Conference: The Kyoto Conference on Arts, Media & Culture (KAMC2021)
Title: Sexual Communication in Heterosexual and Non-Heterosexual Young Adults: Seeking the Importance of Perceived Social Support
Stream: Gender, Sexuality and Culture
Presentation Type: Live-Stream Presentation
Authors:
Yoshiyuki Miyasaka, LCC International University, Lithuania
Jurgita BabarskienÄ—, LCC International University, Lithuania

Abstract:

Many people still feel uneasy to talk about sex and sexuality as they are sensitive and still much stigmatized topics. Especially non-heterosexual individuals as compared to heterosexual counterparts tend to have difficulty when disclosing their sexual concerns due to sexual stigma. However, studies show the more social support people have, the more likely they are to have effective/ satisfying sexual communication.
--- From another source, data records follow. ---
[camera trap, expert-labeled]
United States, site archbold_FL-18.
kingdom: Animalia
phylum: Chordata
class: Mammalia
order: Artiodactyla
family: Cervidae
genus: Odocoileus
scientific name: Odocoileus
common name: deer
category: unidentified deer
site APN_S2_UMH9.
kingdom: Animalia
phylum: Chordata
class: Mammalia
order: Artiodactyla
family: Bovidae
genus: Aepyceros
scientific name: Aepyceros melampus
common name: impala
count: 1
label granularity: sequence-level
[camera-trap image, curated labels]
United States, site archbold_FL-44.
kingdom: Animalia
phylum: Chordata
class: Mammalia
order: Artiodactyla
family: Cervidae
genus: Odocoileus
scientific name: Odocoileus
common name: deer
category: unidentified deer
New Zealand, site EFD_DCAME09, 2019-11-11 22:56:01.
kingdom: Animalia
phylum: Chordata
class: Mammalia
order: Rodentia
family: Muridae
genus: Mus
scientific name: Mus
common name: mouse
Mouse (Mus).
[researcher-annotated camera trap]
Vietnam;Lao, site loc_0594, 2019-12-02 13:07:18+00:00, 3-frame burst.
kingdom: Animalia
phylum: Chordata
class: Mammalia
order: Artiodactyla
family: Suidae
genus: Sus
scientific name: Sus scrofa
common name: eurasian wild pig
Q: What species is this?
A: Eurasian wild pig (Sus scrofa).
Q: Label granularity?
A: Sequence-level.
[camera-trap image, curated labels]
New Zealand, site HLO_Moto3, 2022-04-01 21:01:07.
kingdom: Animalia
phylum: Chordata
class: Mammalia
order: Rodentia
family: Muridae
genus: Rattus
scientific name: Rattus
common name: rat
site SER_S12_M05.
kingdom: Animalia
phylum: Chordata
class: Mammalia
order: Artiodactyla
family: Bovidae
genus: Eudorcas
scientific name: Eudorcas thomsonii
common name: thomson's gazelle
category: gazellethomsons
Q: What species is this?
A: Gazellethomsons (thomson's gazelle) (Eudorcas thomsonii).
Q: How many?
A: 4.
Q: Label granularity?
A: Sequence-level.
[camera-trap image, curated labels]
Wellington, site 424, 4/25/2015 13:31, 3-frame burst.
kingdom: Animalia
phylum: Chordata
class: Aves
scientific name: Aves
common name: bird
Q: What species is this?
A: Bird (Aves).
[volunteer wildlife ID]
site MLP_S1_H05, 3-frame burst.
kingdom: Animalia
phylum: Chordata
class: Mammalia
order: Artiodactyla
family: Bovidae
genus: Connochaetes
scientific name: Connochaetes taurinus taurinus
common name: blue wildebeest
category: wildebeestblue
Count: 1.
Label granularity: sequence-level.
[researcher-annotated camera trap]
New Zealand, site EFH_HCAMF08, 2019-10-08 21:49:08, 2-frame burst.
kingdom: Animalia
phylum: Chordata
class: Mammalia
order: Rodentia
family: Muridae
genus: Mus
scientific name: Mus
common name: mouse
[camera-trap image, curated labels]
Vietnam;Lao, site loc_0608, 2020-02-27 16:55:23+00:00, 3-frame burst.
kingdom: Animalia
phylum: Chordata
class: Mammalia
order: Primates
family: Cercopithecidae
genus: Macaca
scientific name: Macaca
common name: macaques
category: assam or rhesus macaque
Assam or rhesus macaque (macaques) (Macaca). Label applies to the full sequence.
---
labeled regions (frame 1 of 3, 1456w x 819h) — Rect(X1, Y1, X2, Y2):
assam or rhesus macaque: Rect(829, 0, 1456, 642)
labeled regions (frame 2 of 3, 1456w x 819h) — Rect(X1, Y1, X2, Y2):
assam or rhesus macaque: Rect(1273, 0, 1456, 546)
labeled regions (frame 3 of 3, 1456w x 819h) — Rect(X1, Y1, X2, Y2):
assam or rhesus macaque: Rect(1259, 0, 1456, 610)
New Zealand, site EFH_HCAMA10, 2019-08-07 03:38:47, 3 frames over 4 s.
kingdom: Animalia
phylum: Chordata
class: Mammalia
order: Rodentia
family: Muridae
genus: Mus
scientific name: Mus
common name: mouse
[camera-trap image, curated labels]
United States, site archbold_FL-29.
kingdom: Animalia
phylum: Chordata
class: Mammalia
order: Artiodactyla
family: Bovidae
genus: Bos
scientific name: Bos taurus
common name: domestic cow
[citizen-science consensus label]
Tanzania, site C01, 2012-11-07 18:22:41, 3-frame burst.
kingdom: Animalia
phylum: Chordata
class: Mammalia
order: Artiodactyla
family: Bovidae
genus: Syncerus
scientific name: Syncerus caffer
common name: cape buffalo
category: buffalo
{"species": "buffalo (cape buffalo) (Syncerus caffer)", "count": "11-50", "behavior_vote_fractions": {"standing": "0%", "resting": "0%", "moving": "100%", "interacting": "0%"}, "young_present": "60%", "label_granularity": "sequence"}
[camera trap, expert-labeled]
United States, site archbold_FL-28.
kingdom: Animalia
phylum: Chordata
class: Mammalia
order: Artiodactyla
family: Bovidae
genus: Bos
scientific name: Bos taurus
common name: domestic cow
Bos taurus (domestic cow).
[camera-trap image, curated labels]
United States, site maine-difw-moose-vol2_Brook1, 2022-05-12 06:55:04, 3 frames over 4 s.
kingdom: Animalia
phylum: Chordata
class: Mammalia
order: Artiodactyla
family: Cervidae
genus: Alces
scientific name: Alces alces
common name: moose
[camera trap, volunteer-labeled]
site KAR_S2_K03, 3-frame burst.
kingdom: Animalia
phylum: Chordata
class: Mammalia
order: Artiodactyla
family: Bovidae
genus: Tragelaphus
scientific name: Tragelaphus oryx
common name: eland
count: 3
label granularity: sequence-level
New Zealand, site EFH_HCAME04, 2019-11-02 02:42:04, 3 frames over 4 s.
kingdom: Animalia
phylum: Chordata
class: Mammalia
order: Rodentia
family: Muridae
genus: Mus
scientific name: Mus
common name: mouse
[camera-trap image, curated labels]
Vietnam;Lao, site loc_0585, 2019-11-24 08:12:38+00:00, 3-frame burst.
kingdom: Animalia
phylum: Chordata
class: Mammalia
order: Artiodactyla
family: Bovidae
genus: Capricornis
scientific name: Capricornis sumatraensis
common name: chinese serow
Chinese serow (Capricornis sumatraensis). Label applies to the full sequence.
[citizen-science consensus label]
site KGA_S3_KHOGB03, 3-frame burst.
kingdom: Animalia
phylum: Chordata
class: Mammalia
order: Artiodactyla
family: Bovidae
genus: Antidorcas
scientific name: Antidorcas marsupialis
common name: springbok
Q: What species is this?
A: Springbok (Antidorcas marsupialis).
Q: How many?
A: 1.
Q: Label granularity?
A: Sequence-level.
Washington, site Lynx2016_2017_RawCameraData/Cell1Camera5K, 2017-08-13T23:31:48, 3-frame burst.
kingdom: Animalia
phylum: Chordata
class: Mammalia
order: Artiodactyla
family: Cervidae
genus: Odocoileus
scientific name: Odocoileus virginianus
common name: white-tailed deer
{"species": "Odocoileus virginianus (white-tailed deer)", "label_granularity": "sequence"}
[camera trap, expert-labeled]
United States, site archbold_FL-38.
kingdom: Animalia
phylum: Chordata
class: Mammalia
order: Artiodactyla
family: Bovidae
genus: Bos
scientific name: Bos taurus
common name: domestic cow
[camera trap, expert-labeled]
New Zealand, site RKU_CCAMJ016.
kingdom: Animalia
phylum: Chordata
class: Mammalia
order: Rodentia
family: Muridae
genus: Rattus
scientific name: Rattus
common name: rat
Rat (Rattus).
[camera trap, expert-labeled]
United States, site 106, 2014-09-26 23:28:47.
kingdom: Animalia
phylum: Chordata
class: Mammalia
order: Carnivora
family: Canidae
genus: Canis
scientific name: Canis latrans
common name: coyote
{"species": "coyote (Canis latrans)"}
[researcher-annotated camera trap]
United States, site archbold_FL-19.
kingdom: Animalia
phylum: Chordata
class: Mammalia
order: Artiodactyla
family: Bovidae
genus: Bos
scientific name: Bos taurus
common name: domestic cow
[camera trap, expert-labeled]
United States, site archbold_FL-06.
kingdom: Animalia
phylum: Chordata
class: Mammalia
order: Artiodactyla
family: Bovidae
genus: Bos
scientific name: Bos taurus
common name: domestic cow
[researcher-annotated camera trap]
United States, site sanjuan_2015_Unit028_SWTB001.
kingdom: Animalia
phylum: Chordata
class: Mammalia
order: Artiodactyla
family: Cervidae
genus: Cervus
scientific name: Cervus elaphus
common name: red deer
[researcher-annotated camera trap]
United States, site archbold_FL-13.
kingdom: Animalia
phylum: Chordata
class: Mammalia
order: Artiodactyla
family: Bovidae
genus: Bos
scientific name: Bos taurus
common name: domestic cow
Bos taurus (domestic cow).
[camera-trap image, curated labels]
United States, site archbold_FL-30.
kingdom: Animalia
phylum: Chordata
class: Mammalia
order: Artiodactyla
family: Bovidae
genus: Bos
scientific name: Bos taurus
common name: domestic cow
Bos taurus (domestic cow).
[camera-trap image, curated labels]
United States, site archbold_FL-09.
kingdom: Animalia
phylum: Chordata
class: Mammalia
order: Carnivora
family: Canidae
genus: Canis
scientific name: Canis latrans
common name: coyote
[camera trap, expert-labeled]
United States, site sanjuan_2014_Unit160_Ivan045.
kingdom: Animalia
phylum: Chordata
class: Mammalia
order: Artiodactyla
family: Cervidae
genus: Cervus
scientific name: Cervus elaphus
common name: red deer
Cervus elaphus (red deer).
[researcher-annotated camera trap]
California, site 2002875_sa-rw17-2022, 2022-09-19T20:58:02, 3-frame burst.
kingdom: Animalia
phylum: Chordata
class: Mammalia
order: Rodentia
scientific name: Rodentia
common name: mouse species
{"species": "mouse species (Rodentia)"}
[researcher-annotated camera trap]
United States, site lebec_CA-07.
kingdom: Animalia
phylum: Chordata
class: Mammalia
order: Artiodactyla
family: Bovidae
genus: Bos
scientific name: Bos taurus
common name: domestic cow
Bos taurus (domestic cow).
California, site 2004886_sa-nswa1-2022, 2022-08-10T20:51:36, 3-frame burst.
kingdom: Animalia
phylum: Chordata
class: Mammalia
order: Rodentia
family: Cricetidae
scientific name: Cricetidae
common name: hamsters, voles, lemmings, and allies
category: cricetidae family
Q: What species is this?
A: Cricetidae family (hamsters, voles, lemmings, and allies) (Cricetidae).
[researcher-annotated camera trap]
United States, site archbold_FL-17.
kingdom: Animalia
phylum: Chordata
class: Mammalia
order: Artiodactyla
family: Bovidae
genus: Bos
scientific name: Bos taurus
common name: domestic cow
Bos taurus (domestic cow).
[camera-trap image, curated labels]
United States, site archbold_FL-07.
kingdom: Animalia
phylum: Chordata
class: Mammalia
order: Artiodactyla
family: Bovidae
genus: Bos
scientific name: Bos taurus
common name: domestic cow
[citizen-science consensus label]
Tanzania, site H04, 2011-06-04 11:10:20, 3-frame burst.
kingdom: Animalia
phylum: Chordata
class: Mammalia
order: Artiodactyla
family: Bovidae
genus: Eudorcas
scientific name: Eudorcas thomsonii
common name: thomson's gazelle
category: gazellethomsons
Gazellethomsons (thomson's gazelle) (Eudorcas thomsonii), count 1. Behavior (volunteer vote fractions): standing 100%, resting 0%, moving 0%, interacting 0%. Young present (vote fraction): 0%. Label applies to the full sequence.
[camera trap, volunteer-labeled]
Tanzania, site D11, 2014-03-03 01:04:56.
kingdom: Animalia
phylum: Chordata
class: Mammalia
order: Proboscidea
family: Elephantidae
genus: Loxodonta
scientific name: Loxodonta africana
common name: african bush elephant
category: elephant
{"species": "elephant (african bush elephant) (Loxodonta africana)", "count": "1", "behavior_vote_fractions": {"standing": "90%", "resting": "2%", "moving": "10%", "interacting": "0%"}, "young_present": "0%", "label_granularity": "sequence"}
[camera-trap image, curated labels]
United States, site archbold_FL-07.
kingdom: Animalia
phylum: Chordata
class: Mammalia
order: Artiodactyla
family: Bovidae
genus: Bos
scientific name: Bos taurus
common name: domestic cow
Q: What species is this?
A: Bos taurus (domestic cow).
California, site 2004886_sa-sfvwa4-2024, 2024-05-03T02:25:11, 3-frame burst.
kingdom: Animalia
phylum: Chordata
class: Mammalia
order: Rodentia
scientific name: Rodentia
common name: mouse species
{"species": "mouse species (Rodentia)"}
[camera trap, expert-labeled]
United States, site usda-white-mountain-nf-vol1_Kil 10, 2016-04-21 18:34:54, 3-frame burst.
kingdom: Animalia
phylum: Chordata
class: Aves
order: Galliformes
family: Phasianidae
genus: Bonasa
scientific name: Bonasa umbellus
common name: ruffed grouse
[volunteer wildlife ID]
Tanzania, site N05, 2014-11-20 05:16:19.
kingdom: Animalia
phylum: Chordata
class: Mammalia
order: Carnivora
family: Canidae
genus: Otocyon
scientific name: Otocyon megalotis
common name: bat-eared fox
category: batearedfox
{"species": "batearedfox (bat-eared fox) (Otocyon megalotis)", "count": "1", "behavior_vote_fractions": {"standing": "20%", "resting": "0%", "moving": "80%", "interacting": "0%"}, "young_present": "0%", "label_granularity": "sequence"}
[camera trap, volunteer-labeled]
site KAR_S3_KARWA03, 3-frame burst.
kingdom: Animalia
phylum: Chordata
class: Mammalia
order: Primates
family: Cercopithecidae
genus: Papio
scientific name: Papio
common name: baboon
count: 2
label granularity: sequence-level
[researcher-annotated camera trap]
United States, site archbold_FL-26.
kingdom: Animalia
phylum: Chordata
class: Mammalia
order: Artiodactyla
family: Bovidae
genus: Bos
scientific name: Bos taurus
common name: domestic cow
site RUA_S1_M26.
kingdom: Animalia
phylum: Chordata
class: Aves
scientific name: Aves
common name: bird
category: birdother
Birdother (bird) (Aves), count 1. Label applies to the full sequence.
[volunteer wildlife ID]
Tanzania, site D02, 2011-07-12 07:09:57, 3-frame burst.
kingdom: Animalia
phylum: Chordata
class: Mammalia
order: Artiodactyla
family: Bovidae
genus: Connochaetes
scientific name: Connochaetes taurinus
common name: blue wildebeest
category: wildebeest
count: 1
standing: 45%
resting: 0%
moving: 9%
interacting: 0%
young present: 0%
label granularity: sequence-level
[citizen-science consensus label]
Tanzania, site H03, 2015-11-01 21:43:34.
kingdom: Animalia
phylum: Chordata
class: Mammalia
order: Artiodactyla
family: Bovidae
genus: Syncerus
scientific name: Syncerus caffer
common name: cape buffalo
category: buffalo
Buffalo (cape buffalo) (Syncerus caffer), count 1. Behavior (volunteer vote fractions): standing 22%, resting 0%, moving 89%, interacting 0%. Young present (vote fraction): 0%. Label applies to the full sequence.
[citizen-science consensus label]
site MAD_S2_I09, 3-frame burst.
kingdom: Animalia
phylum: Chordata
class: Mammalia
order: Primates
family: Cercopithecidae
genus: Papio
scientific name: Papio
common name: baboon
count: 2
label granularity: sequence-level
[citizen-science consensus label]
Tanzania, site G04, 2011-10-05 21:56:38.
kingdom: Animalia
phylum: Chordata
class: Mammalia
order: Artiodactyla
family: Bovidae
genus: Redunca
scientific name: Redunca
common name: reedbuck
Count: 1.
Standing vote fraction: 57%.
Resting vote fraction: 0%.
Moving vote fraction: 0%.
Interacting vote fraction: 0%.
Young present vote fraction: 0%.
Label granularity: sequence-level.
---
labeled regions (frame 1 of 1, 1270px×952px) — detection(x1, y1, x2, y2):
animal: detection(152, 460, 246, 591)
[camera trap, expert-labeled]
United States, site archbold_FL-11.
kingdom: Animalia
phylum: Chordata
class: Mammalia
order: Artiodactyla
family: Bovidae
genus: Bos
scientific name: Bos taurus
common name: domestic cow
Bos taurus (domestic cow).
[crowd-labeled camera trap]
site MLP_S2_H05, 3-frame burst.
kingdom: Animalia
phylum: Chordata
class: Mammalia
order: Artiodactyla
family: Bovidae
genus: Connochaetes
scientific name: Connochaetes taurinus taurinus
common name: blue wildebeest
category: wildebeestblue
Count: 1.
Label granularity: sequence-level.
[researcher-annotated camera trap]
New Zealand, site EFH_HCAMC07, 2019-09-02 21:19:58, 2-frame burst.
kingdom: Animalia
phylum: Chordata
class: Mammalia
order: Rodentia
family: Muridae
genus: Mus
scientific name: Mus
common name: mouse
Thus, perceived social support could be a key factor that helps people feel more comfortable to talk about sensitive topics. In addition, the topic of sexual communication among both sexual majority and minority groups is understudied. It is important to examine whether the frequency of sexual communication and level of perceived social support differ among those groups. In addition, researchers have investigated only limited sexual communication topics; hence, a wider range of topics need to be studied. In this study, 195 participants (135 heterosexual and 60 non-heterosexual individuals) completed an online survey. The results revealed statistically significant positive correlations between sexual communication and perceived social support both in heterosexual and non-heterosexual participants. However, the study did not find differences in the sexual communication frequency and level of perceived social support between the two groups. The results offer valuable insights for sex educators, psychologists, and other specialists into the significance of social support for people to become sexually autonomous and efficacious. Further research needs to examine how sexual education could help people address and deal with least frequently discussed sexual topics of the current study.